Danielle has an m×n board and wants to fill it with pieces composed of two or more diagonally connected squares as shown, without overlapping or leaving gaps:
a) Find all values of (m,n) for which it is possible to fill the board.
b) If it is possible to fill an m×n board, find the minimum number of pieces Danielle can use to fill it.
Note: The pieces can be rotated.
(a) Suppose m is odd, i.e., m=2k+1 for some non-negative integer k. Let's color the board like a chessboard. In the first column, there will be k+1 squares of one color (say, white), and in the second column, there will be only k squares of that color.

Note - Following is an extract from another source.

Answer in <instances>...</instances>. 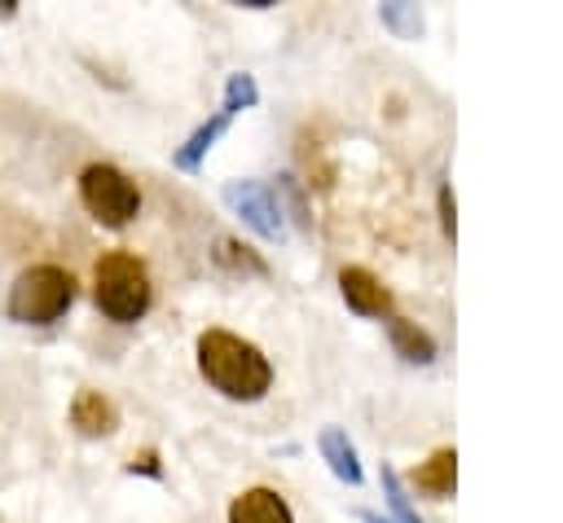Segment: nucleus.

However, each piece placed on a white square in the first column must also occupy a white square in the second column. This would mean that two pieces must occupy the same square in the second column, which is a contradiction. Therefore, m must be even. By a similar argument, n must also be even. Thus, the board must have dimensions (2m,2n) for some positive integers m and n.
(b) Let's color the 2m×2n board like a chessboard. Consider all the white squares on the perimeter of the board. There are a total of 2m+2n−2 such white squares. Notice that each piece we use can occupy at most 2 of these perimeter white squares. Therefore, we need at least (2m+2n−2)/2=m+n−1 pieces to cover the white perimeter squares. Similarly, we need at least m+n−1 pieces to cover the black perimeter squares. Thus, we need at least 2(m+n−1) pieces in total. It is easy to construct an example that achieves this bound (e.g., using diagonal strips).